BEGIN Records for processing

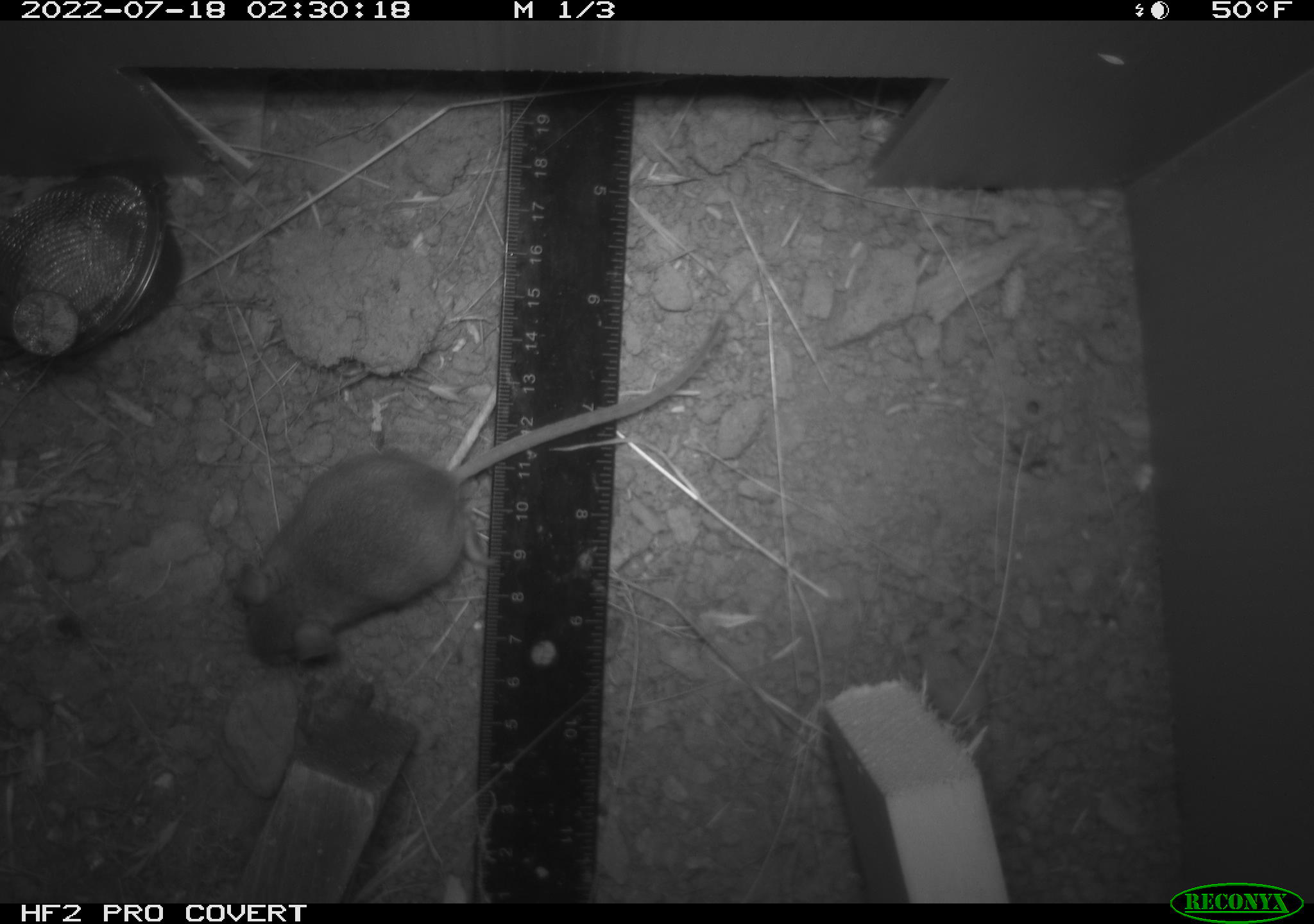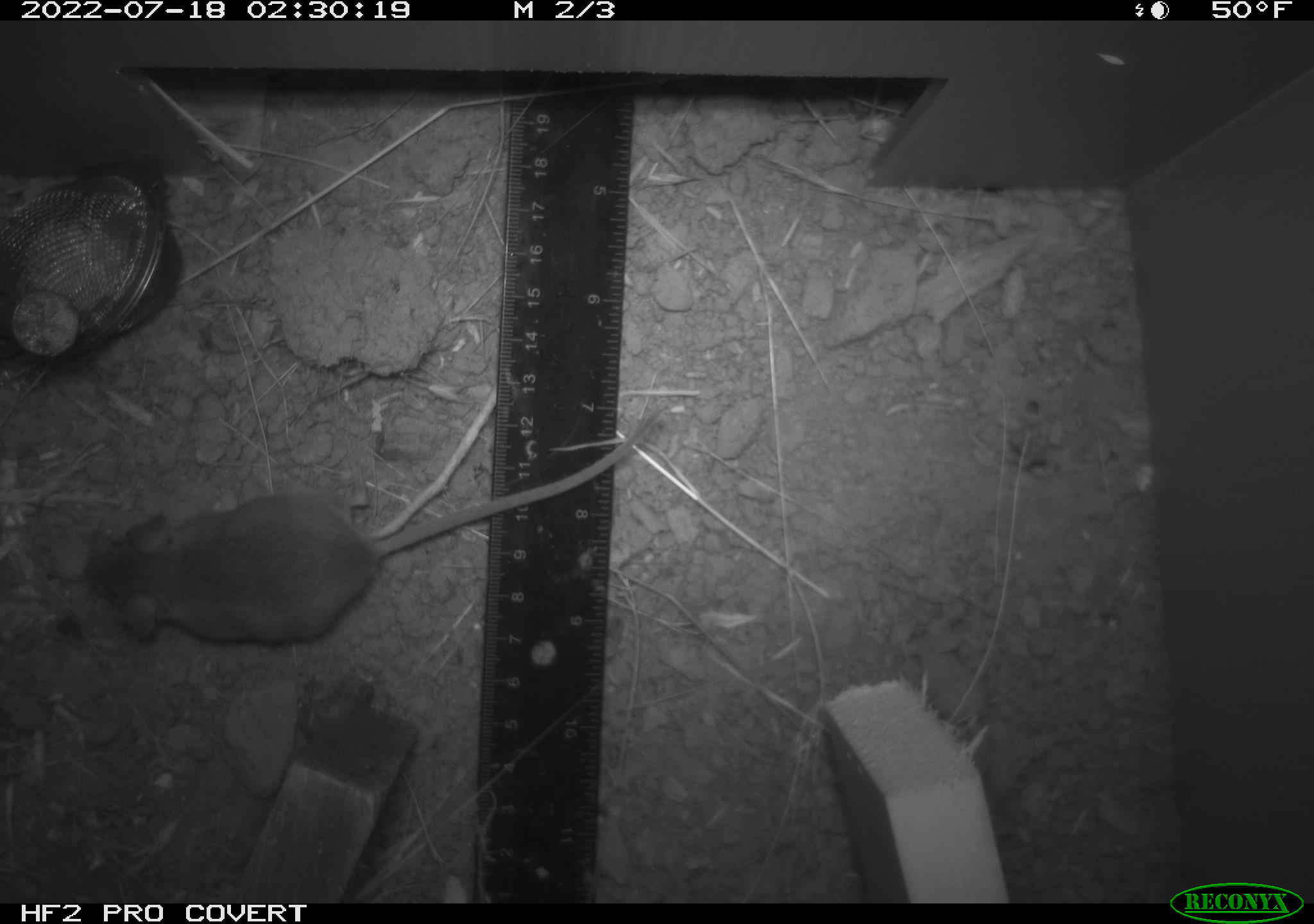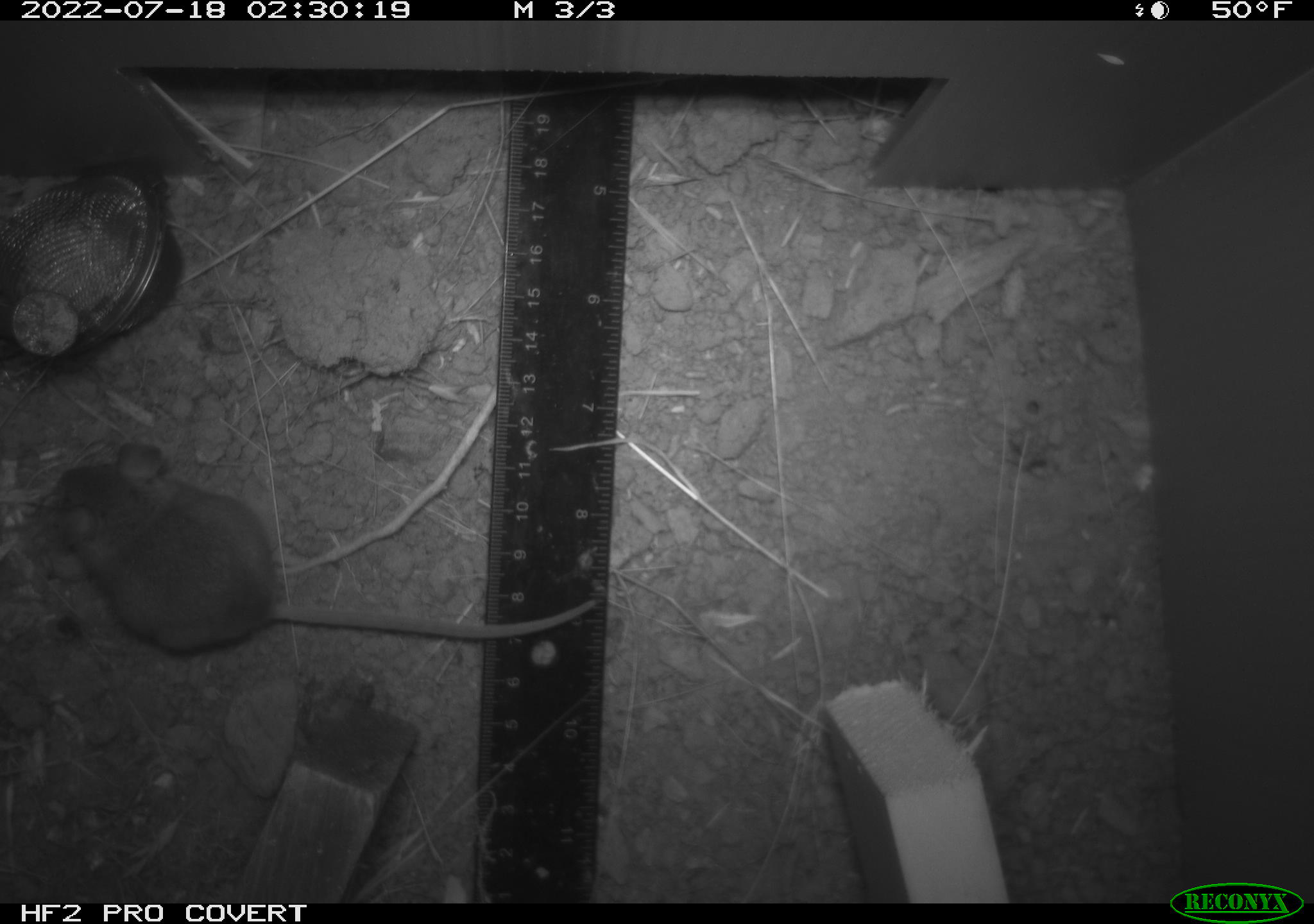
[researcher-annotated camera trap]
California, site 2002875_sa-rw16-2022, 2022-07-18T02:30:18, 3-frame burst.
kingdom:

END Records for processing
BEGIN Records for processing

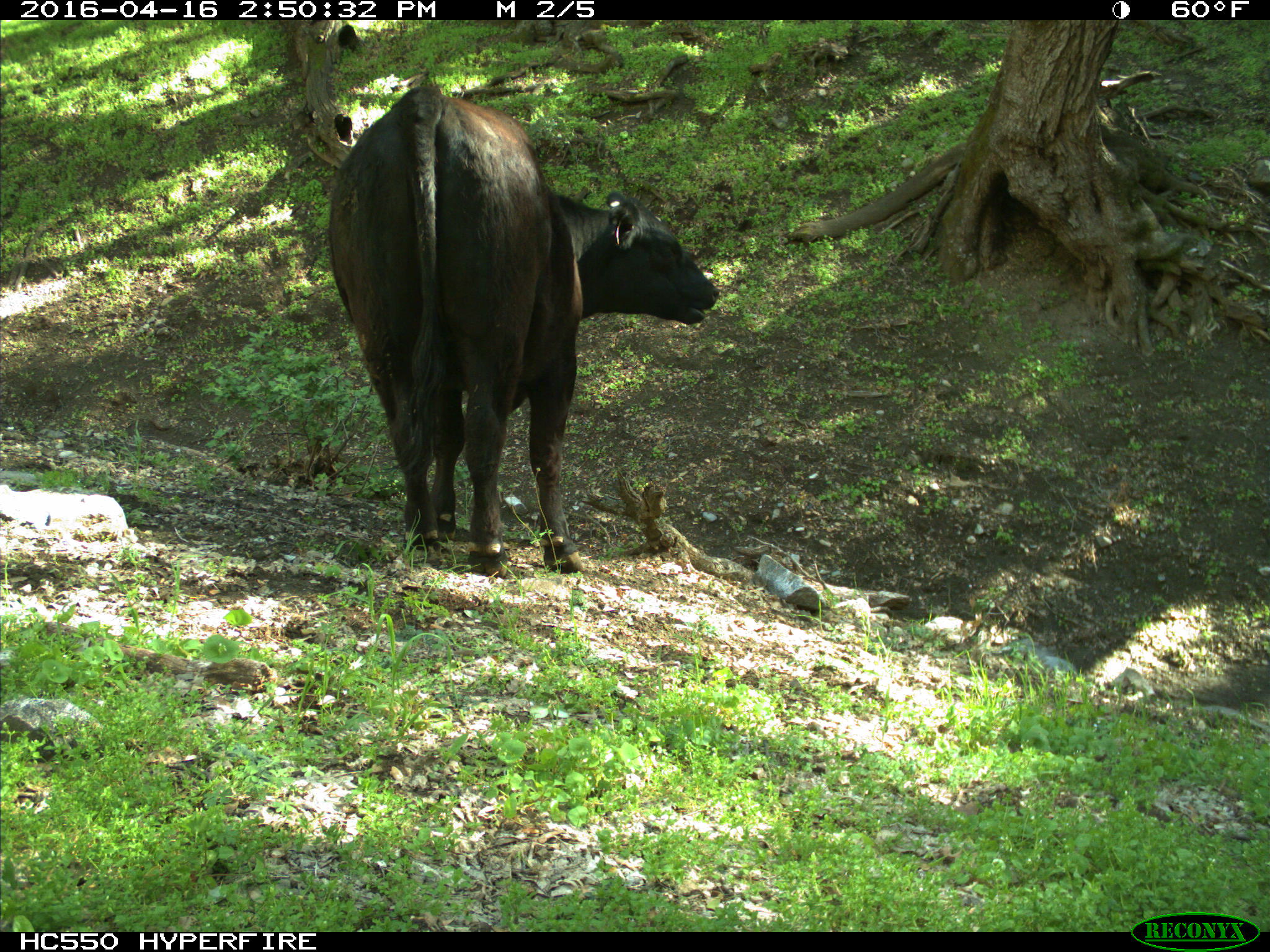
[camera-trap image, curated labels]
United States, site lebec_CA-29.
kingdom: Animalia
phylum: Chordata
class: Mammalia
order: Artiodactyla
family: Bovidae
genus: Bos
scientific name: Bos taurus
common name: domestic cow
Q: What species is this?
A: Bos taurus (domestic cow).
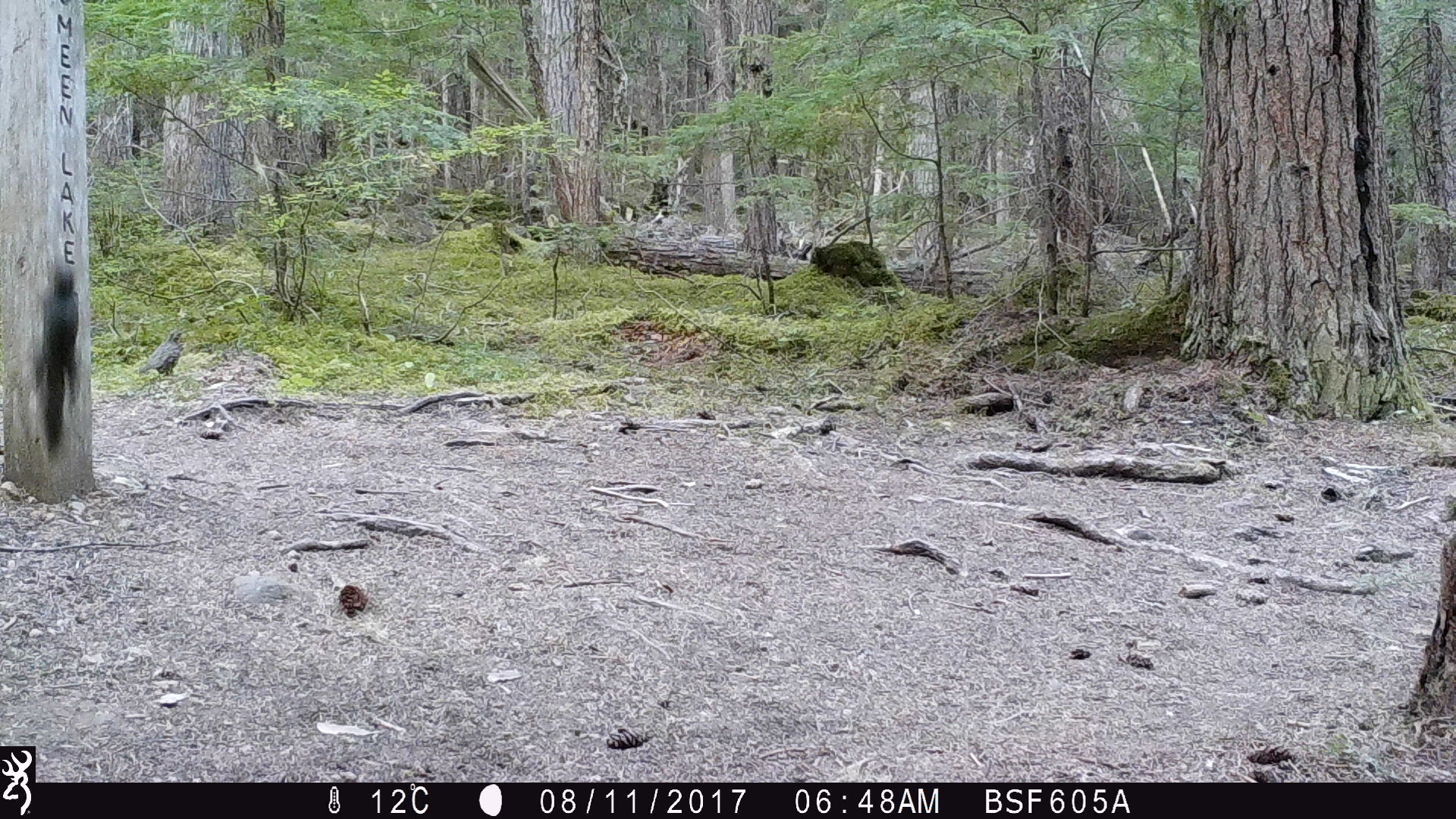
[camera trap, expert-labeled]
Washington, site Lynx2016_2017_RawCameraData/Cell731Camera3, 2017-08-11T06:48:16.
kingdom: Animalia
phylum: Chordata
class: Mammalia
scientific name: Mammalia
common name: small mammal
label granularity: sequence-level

END Records for processing

All lines above from the one containing "common name: domestic cow" up to and including the one containing "label granularity: sequence-level" are to be set down exactly, and nothing else. Leave images out.

### Result of the exercise:
common name: domestic cow
Q: What species is this?
A: Bos taurus (domestic cow).
[camera trap, expert-labeled]
Washington, site Lynx2016_2017_RawCameraData/Cell731Camera3, 2017-08-11T06:48:16.
kingdom: Animalia
phylum: Chordata
class: Mammalia
scientific name: Mammalia
common name: small mammal
label granularity: sequence-level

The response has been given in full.